• 1106Dataset&DataLoader、softmax分类器


    Dataset&DataLoader

    代码

    import numpy as np
    import torch
    from torch.utils.data import Dataset,DataLoader
    
    class DiabetesDataset(Dataset):
        def __init__(self,filepath):
            xy=np.loadtxt(filepath,delimiter=',',dtype=np.float32)
            self.len=xy.shape[0]
            self.x_data=torch.from_numpy(xy[:,:-1])
            self.y_data=torch.from_numpy(xy[:,[-1]])
    
        def __getitem__(self, item):
            return self.x_data[item],self.y_data[item]
    
        def __len__(self):
            return self.len
    
    dataset=DiabetesDataset('diabetes.csv.gz')
    train_loader=DataLoader(dataset=dataset,batch_size=32,shuffle=True,num_workers=2)
    
    class Model(torch.nn.Module):
        def __init__(self):
            super(Model,self).__init__()
            self.linear1=torch.nn.Linear(8,6)
            self.linear2 = torch.nn.Linear(6,4)
            self.linear3 = torch.nn.Linear(4,1)
            self.sigmoid=torch.nn.Sigmoid()
            self.activate=torch.nn.ReLU()
    
        def forward(self,x):
            x=self.sigmoid(self.linear1(x))
            x = self.sigmoid(self.linear2(x))
            x = self.sigmoid(self.linear3(x))
            return x
    
    model=Model()
    
    criterion=torch.nn.BCELoss(reduction='sum')
    optimizer=torch.optim.SGD(model.parameters(),lr=0.01)
    if __name__ == '__main__':
        
        for epoch in range(100):
            for i,data in enumerate(train_loader,0):
                inputs,labels=data
                y_pred=model(inputs)
                loss=criterion(y_pred,labels)
                print(epoch,i,loss.item())
    
                optimizer.zero_grad()
                loss.backward()
    
                optimizer.step()
::::::::
任务说明 A: 请原样照录记录中从含有"Which among box=[673, 304, 1011, 381]: dirt"的那一行起直到记录末尾的各行，首尾两端都包括在内，答案里不要放入图片。

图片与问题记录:
::::::::
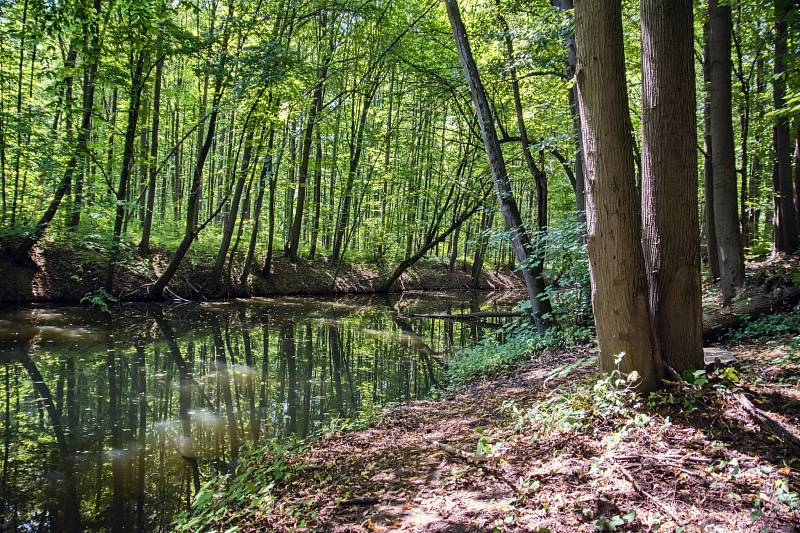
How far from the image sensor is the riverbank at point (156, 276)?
14.1 meters

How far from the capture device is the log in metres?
6.18

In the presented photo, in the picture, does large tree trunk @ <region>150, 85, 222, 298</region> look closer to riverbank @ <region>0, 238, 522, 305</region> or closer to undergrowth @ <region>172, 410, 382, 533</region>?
riverbank @ <region>0, 238, 522, 305</region>

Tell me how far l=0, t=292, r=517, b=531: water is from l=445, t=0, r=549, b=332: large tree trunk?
2494 millimetres

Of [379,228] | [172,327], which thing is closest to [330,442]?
[172,327]

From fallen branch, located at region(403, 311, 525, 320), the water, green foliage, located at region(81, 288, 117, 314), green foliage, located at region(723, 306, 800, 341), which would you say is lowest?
the water

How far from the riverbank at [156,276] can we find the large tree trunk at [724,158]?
16.4 m

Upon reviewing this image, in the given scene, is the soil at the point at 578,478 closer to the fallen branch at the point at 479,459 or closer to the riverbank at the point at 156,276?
the fallen branch at the point at 479,459

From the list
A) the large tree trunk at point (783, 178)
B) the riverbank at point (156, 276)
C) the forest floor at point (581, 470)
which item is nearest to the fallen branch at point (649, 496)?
the forest floor at point (581, 470)

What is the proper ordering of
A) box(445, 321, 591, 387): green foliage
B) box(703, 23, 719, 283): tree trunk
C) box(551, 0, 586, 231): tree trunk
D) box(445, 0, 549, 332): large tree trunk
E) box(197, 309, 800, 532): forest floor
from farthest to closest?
box(703, 23, 719, 283): tree trunk, box(445, 0, 549, 332): large tree trunk, box(551, 0, 586, 231): tree trunk, box(445, 321, 591, 387): green foliage, box(197, 309, 800, 532): forest floor

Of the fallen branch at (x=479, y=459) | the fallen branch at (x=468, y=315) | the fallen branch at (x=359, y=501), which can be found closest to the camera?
the fallen branch at (x=479, y=459)

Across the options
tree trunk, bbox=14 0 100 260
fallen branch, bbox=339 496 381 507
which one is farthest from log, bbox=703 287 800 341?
tree trunk, bbox=14 0 100 260

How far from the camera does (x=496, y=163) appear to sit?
28.1ft

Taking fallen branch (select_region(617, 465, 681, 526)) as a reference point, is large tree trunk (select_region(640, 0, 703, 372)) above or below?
above

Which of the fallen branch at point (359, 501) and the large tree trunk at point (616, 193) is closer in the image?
the fallen branch at point (359, 501)
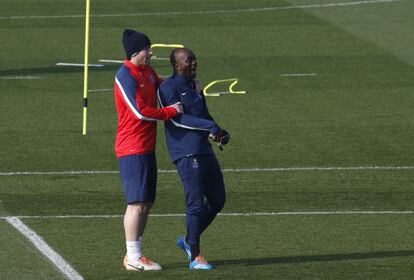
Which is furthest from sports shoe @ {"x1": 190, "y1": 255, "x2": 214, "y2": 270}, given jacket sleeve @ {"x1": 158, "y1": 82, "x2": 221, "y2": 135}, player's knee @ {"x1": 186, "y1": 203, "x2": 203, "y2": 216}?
jacket sleeve @ {"x1": 158, "y1": 82, "x2": 221, "y2": 135}

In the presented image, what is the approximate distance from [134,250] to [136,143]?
3.35 feet

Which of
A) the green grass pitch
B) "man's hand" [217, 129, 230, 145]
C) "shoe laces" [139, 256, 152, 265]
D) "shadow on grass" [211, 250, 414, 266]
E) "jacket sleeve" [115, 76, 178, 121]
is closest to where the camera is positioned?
"man's hand" [217, 129, 230, 145]

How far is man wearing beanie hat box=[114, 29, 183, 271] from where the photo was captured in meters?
15.0

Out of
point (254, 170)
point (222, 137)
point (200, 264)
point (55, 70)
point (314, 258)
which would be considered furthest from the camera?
point (55, 70)

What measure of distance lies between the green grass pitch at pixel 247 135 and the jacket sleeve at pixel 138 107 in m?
1.50

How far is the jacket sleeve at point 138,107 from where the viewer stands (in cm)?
1484

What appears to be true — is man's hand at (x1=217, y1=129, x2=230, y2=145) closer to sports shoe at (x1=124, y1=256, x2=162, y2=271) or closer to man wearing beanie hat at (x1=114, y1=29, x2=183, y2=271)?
man wearing beanie hat at (x1=114, y1=29, x2=183, y2=271)

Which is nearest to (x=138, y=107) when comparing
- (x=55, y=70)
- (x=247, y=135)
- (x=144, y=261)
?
(x=144, y=261)

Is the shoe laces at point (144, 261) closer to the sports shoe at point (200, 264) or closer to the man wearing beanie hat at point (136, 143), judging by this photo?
the man wearing beanie hat at point (136, 143)

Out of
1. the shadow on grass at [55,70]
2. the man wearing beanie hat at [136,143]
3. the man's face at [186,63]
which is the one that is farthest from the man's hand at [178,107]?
the shadow on grass at [55,70]

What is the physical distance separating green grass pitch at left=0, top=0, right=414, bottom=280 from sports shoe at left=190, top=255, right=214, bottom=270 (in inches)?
4.0

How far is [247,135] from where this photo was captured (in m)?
24.2

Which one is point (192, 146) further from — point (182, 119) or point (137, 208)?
point (137, 208)

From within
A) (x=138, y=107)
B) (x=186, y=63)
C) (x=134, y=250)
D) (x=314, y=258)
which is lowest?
(x=314, y=258)
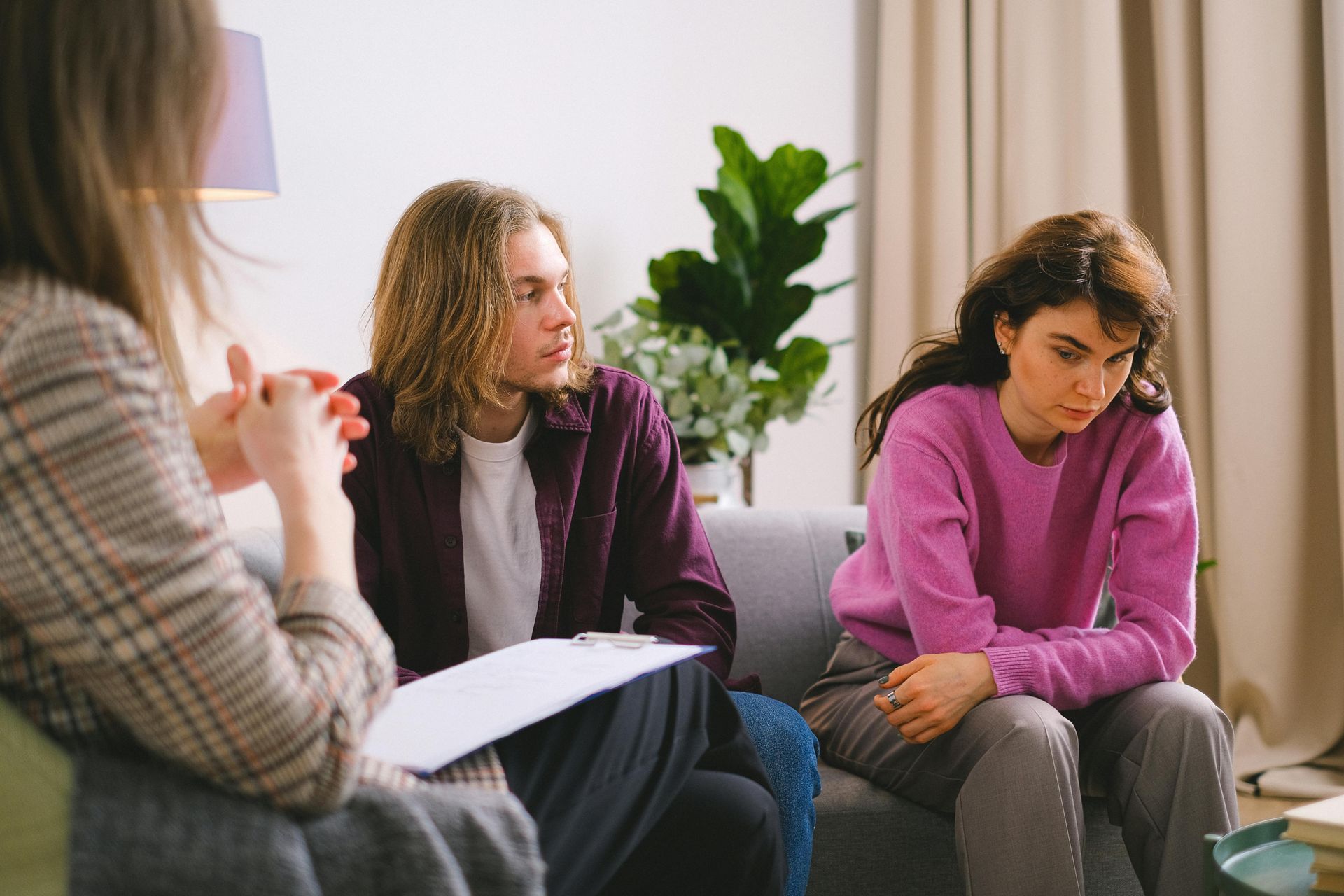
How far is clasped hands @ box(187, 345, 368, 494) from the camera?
82cm

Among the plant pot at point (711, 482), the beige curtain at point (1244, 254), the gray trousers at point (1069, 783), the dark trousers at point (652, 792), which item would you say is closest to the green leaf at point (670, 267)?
the plant pot at point (711, 482)

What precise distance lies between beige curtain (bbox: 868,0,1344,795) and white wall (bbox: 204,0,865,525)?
0.64 metres

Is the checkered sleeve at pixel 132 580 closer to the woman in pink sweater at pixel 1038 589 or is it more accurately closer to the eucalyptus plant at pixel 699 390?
the woman in pink sweater at pixel 1038 589

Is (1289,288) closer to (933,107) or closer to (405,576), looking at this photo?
(933,107)

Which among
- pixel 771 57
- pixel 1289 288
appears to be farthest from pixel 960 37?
pixel 1289 288

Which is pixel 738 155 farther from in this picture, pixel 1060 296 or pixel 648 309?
pixel 1060 296

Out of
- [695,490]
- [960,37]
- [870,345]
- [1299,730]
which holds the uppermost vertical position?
[960,37]

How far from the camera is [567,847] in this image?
92cm

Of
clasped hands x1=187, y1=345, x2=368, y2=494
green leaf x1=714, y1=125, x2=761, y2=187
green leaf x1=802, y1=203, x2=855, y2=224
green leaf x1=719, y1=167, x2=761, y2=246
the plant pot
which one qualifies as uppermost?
green leaf x1=714, y1=125, x2=761, y2=187

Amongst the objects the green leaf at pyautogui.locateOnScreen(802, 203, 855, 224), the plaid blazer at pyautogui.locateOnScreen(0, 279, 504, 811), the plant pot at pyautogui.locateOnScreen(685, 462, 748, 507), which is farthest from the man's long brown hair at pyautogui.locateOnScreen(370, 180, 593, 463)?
the green leaf at pyautogui.locateOnScreen(802, 203, 855, 224)

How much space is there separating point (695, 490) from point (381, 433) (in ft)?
3.56

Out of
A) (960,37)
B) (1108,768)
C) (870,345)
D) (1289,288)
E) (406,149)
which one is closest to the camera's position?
(1108,768)

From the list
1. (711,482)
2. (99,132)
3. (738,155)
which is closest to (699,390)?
(711,482)

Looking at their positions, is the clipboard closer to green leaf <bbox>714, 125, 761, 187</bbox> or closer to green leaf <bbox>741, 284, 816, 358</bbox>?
green leaf <bbox>741, 284, 816, 358</bbox>
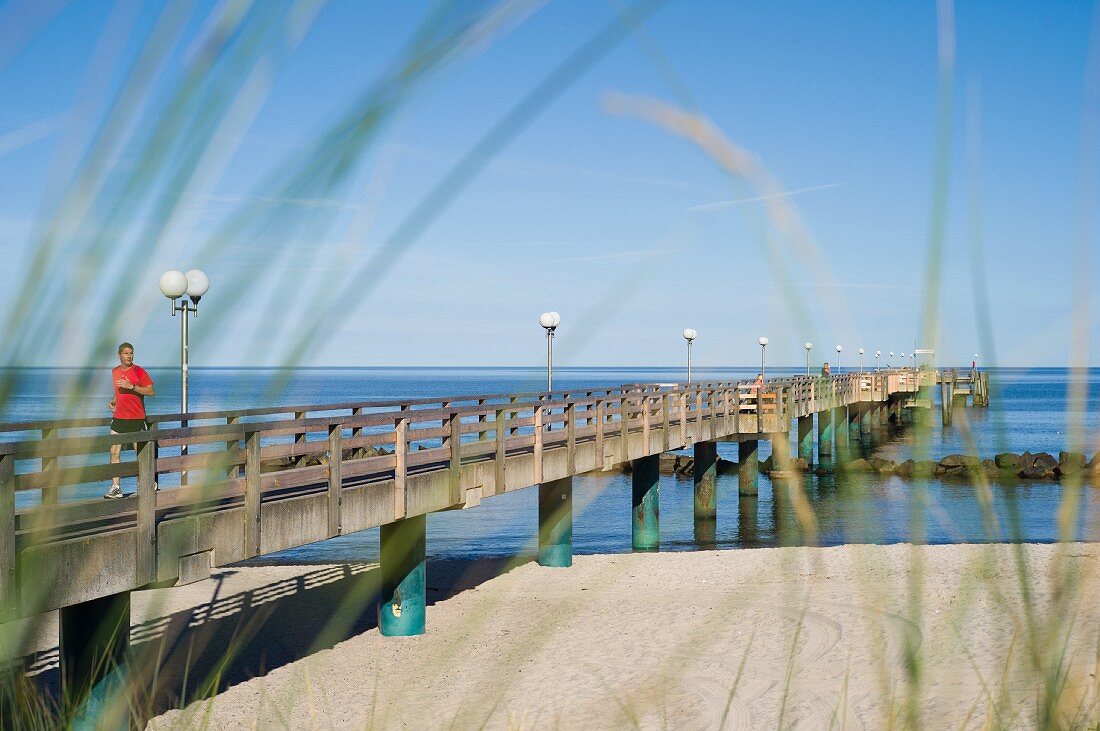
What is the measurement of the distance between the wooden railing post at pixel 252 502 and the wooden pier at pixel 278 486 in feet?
0.05

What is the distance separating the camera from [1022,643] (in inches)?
48.8

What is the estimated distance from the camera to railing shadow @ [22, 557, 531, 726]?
39.8ft

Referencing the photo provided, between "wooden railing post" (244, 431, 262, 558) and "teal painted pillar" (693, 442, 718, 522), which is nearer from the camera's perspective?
"wooden railing post" (244, 431, 262, 558)

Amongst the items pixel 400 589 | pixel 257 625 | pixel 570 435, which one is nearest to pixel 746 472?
pixel 570 435

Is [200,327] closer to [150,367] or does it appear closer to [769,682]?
[150,367]

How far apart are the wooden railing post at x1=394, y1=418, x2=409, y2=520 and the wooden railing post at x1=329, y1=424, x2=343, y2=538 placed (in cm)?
121

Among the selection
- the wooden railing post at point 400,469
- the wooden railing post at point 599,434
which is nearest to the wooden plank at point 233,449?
the wooden railing post at point 400,469

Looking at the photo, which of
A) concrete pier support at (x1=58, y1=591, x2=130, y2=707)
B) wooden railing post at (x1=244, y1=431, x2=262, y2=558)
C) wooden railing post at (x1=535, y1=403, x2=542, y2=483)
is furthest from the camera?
wooden railing post at (x1=535, y1=403, x2=542, y2=483)

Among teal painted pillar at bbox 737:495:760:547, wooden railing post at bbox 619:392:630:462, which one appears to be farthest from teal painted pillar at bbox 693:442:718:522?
wooden railing post at bbox 619:392:630:462

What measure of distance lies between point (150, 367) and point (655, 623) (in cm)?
1581

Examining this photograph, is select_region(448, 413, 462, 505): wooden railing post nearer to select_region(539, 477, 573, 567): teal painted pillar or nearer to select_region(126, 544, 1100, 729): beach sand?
select_region(126, 544, 1100, 729): beach sand

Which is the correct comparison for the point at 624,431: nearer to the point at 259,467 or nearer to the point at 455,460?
the point at 455,460

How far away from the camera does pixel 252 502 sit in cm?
956

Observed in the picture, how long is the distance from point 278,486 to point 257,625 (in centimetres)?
478
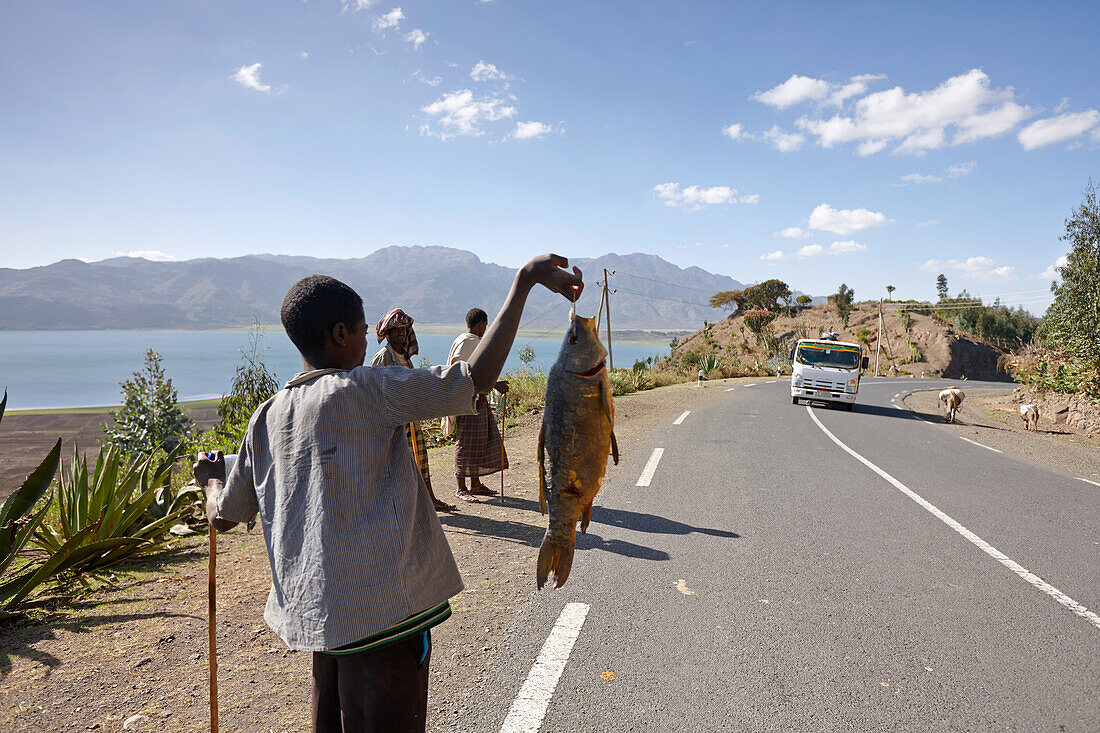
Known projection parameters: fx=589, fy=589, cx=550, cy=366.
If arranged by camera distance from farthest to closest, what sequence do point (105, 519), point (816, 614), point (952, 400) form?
point (952, 400) → point (105, 519) → point (816, 614)

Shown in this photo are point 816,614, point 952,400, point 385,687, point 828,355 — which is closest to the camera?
point 385,687

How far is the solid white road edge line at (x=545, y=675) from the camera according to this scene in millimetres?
2953

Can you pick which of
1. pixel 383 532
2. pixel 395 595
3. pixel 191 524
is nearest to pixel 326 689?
pixel 395 595

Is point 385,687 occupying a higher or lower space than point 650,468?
higher

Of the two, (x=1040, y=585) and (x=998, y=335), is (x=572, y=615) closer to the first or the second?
(x=1040, y=585)

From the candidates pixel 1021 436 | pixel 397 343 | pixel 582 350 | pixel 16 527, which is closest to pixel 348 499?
pixel 582 350

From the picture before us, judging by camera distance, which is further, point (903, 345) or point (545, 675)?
point (903, 345)

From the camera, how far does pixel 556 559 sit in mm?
1570

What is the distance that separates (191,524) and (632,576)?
4465 millimetres

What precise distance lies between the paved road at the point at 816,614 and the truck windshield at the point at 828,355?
10857 mm

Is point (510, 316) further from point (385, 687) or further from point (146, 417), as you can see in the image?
point (146, 417)

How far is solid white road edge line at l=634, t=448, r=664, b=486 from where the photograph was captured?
816 centimetres

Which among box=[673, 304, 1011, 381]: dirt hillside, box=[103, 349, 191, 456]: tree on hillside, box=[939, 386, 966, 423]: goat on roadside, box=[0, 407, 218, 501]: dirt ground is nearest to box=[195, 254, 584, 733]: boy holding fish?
box=[103, 349, 191, 456]: tree on hillside

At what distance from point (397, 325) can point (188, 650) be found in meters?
3.18
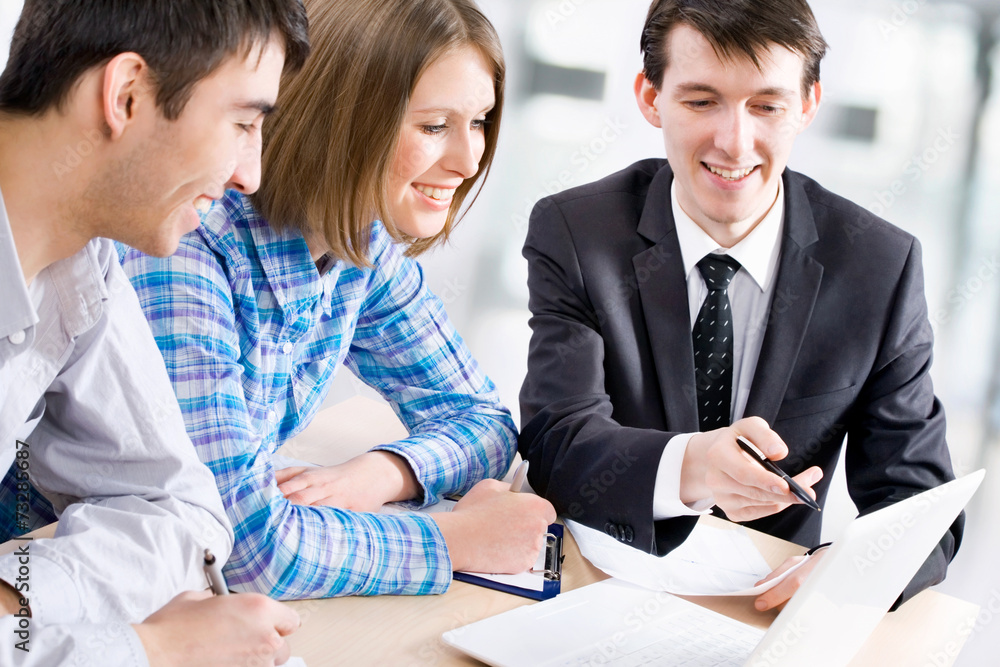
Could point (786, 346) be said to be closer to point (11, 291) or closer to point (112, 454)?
point (112, 454)

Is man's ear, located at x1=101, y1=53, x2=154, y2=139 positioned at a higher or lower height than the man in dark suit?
higher

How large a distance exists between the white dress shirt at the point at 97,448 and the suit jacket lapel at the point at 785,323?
1.01m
::::::::
任务说明 B: 把节选文本中以"class Model(torch.nn.Module):"开头的那段代码改写成简短的要点列表，保留其主要内容。

任务回答 A:
Which among box=[673, 304, 1011, 381]: dirt hillside, box=[103, 349, 191, 456]: tree on hillside, box=[939, 386, 966, 423]: goat on roadside, box=[0, 407, 218, 501]: dirt ground is nearest to box=[195, 254, 584, 733]: boy holding fish?
box=[103, 349, 191, 456]: tree on hillside

At what distance from point (397, 325) can point (188, 650) be found in meters?
3.18
Could point (786, 346) be said to be closer to point (11, 291) or closer to point (112, 454)?
point (112, 454)

Is man's ear, located at x1=101, y1=53, x2=154, y2=139 positioned at a higher or lower height than the man in dark suit?
higher

How large a distance exists between the white dress shirt at the point at 97,448 and the suit jacket lapel at the point at 785,323?
1.01m

任务回答 B:
- 定义继承自 torch.nn.Module 的 Model 类。
- __init__ 先调用父类构造函数，再创建三个线性层：linear1（8→6）、linear2（6→4）、linear3（4→1）。
- __init__ 还创建 torch.nn.Sigmoid()，存为 sigmoid；创建 torch.nn.ReLU()，存为 activate。
- forward 让 x 依次经过 linear1、linear2、linear3，每层之后都接 sigmoid，最后返回 x。